For most people, the honest answer is: pick the one you already use, do the whole plan in it, and bring in a second model only to run the stress test — a fresh AI makes a good second opinion. If you want a deeper look at how they differ, here's ChatGPT vs. Claude vs. Gemini for writing.
There are also dedicated "AI business plan generators" — LivePlan, Upmetrics, and others — that wrap this in templates and lender-formatted financials. They're subscriptions, usually around $15–20 a month, and can be worth it if you want guardrails on the numbers. For most first plans, a general assistant plus the workflow above does the job for free.
Your Pre-Submission Checklist
Before this plan goes to a bank, an investor, or anyone else, run down this list:
Every statistic is one you verified from a real source — not one the AI supplied
Every financial figure traces back to an assumption you provided
Competitors are named, not described as "local businesses"

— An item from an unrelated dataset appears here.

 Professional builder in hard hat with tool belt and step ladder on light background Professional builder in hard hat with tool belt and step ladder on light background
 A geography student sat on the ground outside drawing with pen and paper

The executive summary's numbers match the financial section's numbers
You've read it out loud and it sounds like you
No buzzword soup, and no [VERIFY] placeholders left behind
A second reader — a person, or a second AI playing skeptic — has poked holes in it
Do that, and you have something better than most of the AI-written plans crossing a lender's desk — because it's built on your facts and finished in your voice.
Put Your Prompts to Work
AI turns the scariest part of starting a business — that blank thirty-page document — into a series of small, answerable questions. The workflow is the same every time: load it with your real numbers, write one section at a time, and stress-test the result before anyone else reads it.

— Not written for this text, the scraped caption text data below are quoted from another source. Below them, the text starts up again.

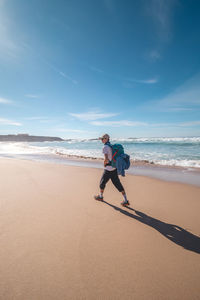 Rear view of woman walking at beach against sky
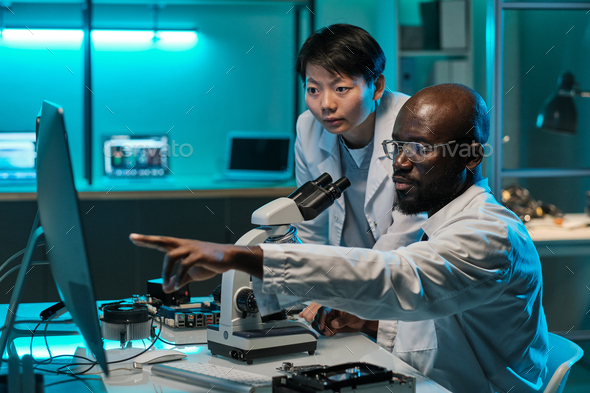 Confident African scientist pointing at computer screen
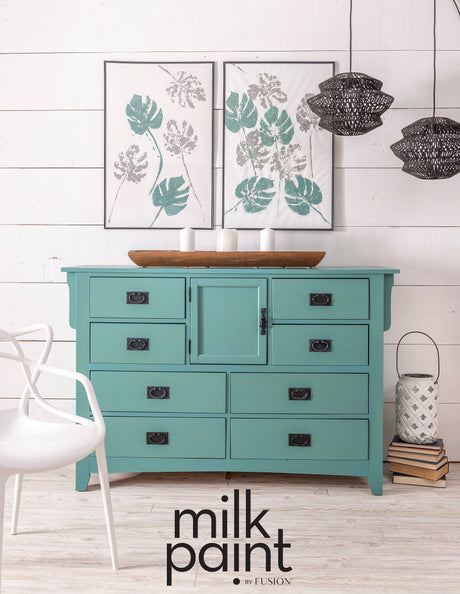 Teal dresser painted with Fusion Mineral Paint Velvet Palm, shown beneath botanical prints with woven pendants nearby.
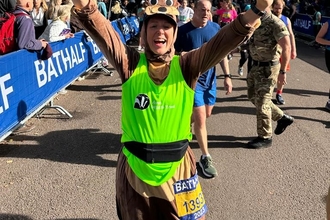 A woman in a beaver costume cheering at the finish line of a race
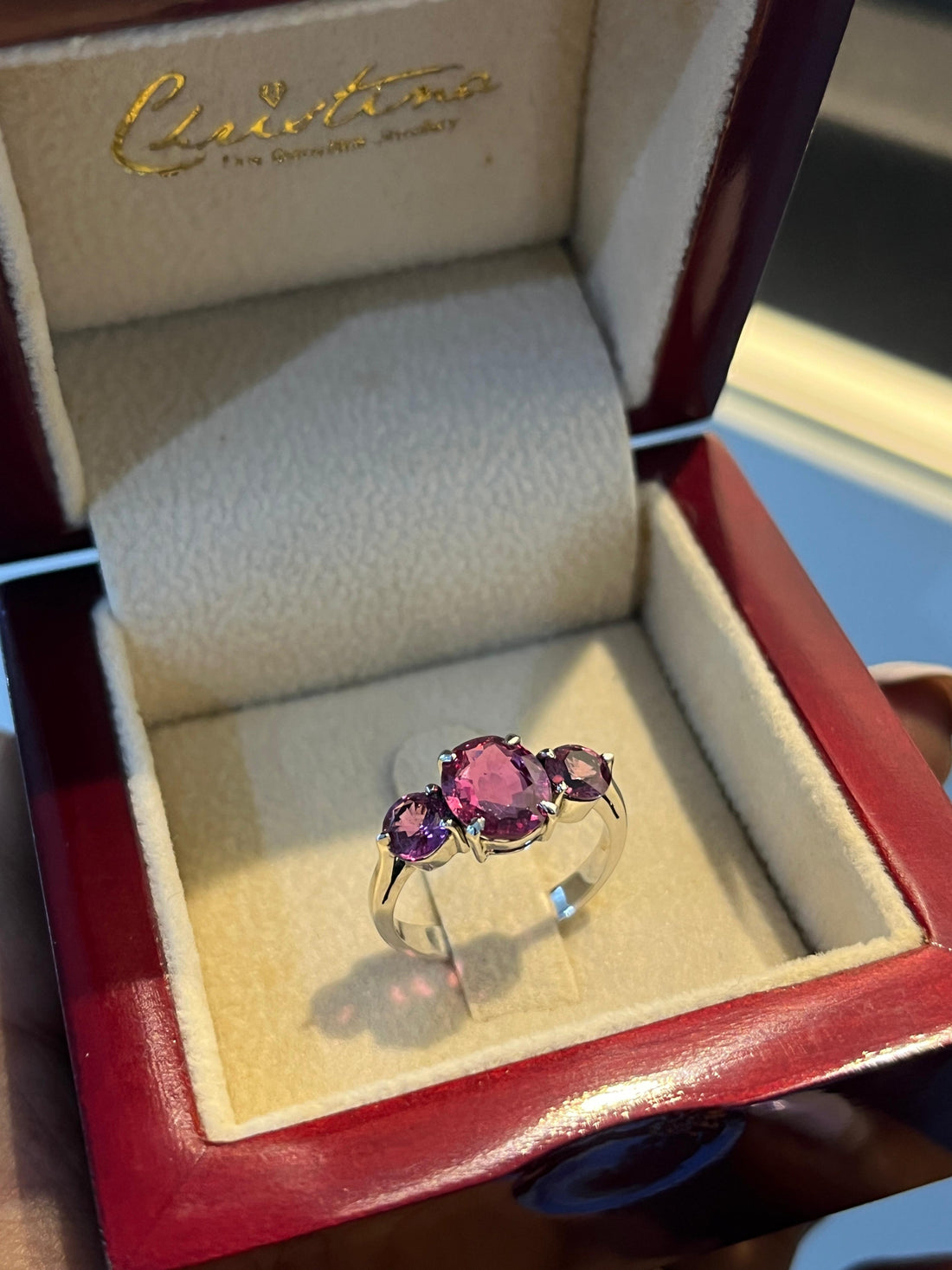 A ring set with purple stones, presented in a Christina Jewellers box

The prompts in this guide are worth keeping, because you'll reuse them — for a revised plan next quarter, a second location, or a friend who's just getting started. Save your favorites somewhere you can actually find them: a note, a doc, whatever works. Or if you want them organized and ready from any app, PromptNest is a native Mac app (a one-time $19.99 on the Mac App Store, no subscription) that keeps prompts like these a keyboard shortcut away — fill in the {{variables}} and the finished prompt lands on your clipboard.
Either way, the lesson holds: the founder who supplies the facts and the judgment gets a plan worth reading. The AI just types faster.